Akademisi: Saatnya Membangun KPK yang Baru

Akademisi menilai perlu membangun KPK baru yang berbeda dari yang ada saat ini.

Rep: Wahyu Suryana/ Red: Bayu Hermawan
Pakar Hukum Tata Negara Universitas Gajah Mada (UGM) Zainal Arifin Mochtar
Foto: Republika/Rakhmawaty La'lang
Pakar Hukum Tata Negara Universitas Gajah Mada (UGM) Zainal Arifin Mochtar

REPUBLIKA.CO.ID, JAKARTA -- Pengajar Hukum Administrasi Negara Universitas Gadjah Mada Zainal Arifin Mochtar menilai perlu membangun KPK baru yang berbeda dari lembaga saat ini. Hal itu disampaikan dalam diskusi "Merefleksi satu tahun revisi UU KPK, Mati Surinya Pemberantaan Korupsi" yang diselenggarakan Pusat Kajian Anti Korupsi (Pukat) UGM, Yogyakarta.

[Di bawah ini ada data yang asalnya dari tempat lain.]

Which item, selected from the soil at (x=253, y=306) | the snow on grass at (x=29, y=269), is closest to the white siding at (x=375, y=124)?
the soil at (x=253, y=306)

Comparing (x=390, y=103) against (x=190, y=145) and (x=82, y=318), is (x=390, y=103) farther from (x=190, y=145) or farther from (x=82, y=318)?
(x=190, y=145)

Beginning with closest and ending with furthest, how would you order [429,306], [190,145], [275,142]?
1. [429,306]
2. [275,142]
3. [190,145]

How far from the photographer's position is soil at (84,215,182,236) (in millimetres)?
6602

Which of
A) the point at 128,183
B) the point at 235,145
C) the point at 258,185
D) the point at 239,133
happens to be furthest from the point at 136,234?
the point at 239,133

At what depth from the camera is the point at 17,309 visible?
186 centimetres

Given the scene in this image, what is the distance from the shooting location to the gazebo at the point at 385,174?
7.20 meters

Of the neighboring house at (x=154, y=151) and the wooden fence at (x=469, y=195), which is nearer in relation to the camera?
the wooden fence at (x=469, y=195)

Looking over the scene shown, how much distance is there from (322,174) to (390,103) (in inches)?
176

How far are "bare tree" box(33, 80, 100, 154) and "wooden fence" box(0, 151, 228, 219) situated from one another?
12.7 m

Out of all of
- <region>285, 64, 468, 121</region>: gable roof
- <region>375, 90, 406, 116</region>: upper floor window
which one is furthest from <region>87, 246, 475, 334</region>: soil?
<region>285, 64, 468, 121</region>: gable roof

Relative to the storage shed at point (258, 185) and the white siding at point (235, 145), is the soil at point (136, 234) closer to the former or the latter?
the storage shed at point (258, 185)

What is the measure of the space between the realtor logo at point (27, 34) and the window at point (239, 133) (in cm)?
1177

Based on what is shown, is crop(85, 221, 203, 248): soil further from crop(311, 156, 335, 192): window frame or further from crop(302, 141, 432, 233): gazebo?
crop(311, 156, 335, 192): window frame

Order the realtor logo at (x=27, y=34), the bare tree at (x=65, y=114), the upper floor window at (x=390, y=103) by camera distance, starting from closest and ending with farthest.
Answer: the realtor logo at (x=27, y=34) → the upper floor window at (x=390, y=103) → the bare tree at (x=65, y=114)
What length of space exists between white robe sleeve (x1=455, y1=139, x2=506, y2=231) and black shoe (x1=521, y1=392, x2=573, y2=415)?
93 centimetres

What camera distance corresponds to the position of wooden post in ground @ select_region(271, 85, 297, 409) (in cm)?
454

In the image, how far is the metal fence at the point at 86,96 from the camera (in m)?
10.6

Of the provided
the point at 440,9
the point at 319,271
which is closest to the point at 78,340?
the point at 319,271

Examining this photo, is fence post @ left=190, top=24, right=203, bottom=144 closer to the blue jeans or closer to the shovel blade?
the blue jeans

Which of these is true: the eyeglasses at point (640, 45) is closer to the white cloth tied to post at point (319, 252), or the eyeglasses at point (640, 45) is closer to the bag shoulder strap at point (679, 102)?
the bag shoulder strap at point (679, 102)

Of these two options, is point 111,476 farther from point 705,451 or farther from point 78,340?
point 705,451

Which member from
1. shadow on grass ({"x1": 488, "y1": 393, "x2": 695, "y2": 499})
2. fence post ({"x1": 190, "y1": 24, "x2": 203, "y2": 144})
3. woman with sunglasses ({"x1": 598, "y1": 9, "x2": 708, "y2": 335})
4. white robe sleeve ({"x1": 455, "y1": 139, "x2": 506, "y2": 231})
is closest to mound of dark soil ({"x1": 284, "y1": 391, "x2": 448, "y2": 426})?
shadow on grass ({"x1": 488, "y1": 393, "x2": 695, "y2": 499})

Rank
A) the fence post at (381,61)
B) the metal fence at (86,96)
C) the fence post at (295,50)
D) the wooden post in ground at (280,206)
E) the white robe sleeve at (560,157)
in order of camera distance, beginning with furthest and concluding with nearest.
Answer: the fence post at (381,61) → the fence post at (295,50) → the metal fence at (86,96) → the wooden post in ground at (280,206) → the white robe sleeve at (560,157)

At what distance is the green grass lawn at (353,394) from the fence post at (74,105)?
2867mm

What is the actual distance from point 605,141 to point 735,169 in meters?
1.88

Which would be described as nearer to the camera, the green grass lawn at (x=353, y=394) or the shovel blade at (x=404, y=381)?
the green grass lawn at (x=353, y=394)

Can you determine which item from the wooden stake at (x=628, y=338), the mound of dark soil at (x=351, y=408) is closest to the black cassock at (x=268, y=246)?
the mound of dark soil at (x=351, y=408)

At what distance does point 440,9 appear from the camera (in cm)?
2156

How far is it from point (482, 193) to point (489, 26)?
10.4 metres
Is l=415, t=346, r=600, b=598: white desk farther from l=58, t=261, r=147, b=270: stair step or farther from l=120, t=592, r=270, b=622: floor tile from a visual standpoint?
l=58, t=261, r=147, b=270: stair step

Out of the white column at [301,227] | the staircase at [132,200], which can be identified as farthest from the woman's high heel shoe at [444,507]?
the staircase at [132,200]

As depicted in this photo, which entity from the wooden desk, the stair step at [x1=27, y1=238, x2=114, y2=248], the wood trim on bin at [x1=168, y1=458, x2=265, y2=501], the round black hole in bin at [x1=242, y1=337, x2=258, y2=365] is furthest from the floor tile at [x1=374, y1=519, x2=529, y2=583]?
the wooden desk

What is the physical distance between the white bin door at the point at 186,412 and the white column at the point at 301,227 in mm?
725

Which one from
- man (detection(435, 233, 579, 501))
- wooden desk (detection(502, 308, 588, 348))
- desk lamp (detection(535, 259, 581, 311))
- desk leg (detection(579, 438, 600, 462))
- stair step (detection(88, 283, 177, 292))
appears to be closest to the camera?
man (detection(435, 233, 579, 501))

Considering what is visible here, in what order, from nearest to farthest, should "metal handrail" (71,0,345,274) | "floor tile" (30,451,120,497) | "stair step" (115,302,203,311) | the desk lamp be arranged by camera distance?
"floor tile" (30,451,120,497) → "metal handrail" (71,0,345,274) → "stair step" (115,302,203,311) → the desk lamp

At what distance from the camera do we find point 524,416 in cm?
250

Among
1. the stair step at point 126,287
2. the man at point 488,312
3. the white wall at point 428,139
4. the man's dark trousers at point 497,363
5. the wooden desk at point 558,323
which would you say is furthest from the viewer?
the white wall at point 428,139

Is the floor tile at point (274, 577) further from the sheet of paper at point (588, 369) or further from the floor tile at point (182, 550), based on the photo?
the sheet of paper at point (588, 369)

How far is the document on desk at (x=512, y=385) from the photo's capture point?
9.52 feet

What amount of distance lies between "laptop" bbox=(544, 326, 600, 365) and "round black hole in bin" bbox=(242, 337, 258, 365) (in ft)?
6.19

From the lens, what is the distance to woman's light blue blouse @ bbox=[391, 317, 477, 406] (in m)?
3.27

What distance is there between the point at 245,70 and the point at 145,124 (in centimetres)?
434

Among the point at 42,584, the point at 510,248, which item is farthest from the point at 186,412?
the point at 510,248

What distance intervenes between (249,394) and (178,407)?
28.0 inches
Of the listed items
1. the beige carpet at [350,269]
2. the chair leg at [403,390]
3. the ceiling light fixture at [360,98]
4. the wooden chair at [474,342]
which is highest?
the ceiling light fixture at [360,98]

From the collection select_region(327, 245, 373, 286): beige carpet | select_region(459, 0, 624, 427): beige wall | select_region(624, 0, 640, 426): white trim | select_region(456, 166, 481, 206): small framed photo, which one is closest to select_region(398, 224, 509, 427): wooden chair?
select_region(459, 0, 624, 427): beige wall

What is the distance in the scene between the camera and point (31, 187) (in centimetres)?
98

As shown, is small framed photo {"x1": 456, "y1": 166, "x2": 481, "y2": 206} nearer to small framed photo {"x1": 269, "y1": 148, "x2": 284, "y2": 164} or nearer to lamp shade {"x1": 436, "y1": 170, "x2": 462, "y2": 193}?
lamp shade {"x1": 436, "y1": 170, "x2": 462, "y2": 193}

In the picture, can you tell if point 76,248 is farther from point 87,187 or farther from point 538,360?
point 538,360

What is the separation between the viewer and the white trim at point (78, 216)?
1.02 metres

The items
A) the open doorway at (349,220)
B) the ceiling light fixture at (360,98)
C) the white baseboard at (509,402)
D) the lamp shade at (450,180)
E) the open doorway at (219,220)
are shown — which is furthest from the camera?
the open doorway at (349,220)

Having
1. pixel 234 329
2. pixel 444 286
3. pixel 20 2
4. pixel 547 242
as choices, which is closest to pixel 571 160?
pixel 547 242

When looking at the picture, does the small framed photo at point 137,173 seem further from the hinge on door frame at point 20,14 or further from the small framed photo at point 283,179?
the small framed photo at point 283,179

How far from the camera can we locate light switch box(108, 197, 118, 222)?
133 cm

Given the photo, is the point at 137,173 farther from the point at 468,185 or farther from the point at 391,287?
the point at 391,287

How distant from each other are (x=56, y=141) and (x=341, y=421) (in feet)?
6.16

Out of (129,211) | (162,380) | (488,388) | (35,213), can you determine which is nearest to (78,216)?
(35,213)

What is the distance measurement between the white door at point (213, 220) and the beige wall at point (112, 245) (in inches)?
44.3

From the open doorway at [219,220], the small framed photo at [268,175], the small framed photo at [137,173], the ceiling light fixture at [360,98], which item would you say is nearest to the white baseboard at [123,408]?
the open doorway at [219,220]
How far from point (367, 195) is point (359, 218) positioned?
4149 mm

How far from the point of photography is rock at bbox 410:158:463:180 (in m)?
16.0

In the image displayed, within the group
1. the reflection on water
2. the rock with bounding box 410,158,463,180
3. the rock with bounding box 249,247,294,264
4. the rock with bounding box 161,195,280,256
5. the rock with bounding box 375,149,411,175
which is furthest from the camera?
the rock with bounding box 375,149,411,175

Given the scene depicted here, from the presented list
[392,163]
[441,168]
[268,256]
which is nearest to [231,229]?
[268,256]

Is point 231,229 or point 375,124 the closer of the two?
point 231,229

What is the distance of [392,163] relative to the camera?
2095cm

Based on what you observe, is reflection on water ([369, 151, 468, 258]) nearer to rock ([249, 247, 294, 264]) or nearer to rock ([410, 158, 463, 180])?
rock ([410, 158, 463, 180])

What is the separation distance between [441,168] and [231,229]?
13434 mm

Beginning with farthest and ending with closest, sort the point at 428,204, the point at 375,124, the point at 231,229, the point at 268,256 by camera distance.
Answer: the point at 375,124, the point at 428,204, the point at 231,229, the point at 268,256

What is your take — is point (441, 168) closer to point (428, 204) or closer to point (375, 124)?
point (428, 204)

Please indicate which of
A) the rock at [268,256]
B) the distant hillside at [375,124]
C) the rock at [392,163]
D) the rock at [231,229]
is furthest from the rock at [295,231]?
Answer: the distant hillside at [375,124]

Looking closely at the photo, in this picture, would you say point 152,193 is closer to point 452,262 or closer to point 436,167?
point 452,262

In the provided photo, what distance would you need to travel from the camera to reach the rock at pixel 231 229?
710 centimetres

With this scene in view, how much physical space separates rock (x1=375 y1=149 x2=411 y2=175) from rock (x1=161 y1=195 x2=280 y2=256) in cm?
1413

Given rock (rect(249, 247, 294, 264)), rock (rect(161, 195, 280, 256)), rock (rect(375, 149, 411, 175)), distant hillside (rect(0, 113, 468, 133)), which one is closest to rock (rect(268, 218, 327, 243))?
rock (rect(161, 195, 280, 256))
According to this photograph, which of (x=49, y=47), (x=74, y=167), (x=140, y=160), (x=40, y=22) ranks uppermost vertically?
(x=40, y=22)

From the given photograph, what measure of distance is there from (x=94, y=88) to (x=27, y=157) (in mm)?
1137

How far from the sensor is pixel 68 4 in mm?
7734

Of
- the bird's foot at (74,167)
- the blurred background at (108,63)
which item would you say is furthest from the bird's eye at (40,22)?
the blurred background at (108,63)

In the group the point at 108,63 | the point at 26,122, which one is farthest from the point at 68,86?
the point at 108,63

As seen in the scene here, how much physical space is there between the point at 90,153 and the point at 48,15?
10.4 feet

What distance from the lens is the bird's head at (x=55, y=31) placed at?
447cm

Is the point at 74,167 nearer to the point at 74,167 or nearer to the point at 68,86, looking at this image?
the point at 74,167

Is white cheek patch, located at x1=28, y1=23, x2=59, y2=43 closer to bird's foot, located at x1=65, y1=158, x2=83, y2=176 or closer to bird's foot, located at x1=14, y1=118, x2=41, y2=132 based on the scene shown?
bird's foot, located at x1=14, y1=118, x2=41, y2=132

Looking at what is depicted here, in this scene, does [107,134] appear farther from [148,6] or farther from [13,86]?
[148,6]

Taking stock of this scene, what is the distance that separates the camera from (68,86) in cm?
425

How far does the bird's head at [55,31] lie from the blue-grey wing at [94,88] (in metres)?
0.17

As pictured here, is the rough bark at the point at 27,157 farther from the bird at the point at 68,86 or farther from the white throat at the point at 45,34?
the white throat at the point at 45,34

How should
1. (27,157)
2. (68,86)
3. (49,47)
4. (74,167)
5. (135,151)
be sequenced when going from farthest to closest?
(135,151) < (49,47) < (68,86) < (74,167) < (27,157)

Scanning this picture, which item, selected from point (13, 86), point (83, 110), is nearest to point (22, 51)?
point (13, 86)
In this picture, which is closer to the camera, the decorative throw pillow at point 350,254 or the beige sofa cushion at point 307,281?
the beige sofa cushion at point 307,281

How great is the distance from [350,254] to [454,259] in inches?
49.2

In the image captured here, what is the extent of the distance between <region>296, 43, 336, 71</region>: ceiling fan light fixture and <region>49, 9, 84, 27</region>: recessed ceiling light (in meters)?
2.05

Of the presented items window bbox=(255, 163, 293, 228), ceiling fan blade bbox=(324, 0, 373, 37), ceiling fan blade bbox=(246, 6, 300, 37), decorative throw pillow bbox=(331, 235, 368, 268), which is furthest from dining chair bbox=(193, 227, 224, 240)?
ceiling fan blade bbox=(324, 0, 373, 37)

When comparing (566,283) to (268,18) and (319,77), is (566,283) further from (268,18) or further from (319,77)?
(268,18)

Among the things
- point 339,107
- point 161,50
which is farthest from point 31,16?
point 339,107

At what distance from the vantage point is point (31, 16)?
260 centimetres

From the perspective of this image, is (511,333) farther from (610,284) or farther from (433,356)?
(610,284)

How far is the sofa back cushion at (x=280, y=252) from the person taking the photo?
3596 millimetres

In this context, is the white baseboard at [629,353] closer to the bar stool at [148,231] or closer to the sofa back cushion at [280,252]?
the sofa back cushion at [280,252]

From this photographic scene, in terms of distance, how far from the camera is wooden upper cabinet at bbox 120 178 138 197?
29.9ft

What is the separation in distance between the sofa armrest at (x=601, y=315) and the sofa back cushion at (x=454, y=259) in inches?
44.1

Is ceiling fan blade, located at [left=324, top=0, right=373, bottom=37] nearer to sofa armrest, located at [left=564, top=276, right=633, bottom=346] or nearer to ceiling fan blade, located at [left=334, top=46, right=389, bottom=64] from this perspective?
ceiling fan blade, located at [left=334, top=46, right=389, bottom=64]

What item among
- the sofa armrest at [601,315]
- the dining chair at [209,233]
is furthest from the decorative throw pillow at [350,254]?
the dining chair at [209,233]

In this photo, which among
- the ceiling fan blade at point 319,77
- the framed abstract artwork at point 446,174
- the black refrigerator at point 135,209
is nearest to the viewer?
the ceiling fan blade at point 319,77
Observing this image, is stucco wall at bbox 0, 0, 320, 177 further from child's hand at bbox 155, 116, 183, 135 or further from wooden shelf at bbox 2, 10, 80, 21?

"Mungkin saatnya berpikir menghela pemberantasan korupsi tanpa memasukkan KPK sebagai faktor penting, sekarang rasanya waktu untuk membangun KPK baru. Saya pada taraf 'haqqul yaqin', perlu ada KPK yang dibangun dengan cara baru," kata Zainal dalam diskusi virtual, Senin (21/9).

Baca Juga

UU KPK No 20 tahun 2003 resmi tercatat pada lembaran negara pada 17 Oktober 2019 sebagai UU No 19 Tahun 2019 mengenai Perubahan UU KPK. KPK sudah mengidentifikasi 26 hal yang berisiko melemahkan KPK dalam revisi UU KPK tersebut. "Saatnya gerakan masyarakat sipil untuk pemberantasan korupsi menawarkan revisi UU Pemberantasan korupsi kepada kandidat presiden 2024 yang mungkin akan memanaskan mesin 2022 dan akan banyak peluang masyarakat sipil untuk menawarkan kepada siapapun presidennya untuk mengikuti agenda publik yang selama ini diacuhkan," tambah Zainal.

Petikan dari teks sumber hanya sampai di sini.